Healthcare, workforce training, higher education, and economic assistance resources are rarely conveniently located in rural Idahoans’ hometowns. People must drive hours to get the services that they need. Fortunately, the Idaho Department of Labor is working hard to make it easier to access its resources in rural communities.
The Idaho Department of Labor recently did a reorganization on how it delivers rural services because federal funding for our Labor Department has dropped by 47% in the last ten years. In order to meet stringent rules with less funding, Idaho Labor had to get innovative.
The department changed how it delivers services in much of rural Idaho and especially in Latah and Benewah counties, which I represent. The new service model closed offices in central locations in favor of having the staff becoming mobile and sharing meeting space with other agencies in rural locations.
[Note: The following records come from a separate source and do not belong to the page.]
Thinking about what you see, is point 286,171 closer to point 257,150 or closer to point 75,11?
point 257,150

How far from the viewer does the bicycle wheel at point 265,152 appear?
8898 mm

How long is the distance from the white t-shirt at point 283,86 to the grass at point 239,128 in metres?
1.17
I was pretty skeptical when I first heard the plan but when I saw the how it worked on the ground, I rethought my opposition. In Latah County, staff used to be in Moscow five days a week but now has office hours in Moscow two days a week and Potlatch, Troy and Kendrick one day each. Similar changes in Benewah brought services to St. Maries three days a week and Plummer one day per week for the first time. Overall, the same staff time is available but delivered more flexibly to diverse locations.
Now, the labor department directly offers these rural communities walk-in hours and appointments with a variety of services. Some of the resources offered include resume writing, job applications, mock interviews, job training assistance, and more. They also help local businesses by listing any open job positions, collecting job applications, and helping recruit employees.
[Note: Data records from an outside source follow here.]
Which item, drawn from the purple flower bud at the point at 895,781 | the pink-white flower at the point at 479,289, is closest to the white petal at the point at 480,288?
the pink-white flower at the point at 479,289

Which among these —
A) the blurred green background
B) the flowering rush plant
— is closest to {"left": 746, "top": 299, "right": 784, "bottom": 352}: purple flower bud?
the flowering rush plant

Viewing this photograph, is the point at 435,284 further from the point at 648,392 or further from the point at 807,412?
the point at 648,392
The new model of service provides resources to rural Idahoans who may never have had the ability to get help from the Labor Department in-person without driving several hours. Rural Idahoans are now more empowered to take control of their economic situations and can get the help that they need to be financially independent.
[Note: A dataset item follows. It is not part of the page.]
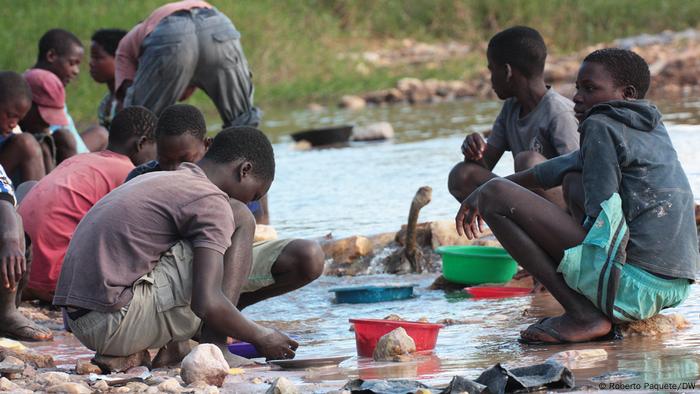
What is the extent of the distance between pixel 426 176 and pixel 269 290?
4478 mm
Innovation in our modern society often means moving services to the internet to reduce cost. The easy answer for the department of labor would have been to provide more and more of these services online, but in rural Idaho we are behind the broadband access curtain and moving services online means moving them out of reach of rural Idaho.
I thank the Idaho Department of Labor for taking the time to come up with a solution that honors taxpayer dollars while providing benefits to rural Idaho. For many of these Idahoans, this is the first time they will get help to start on a path to economic security for their families.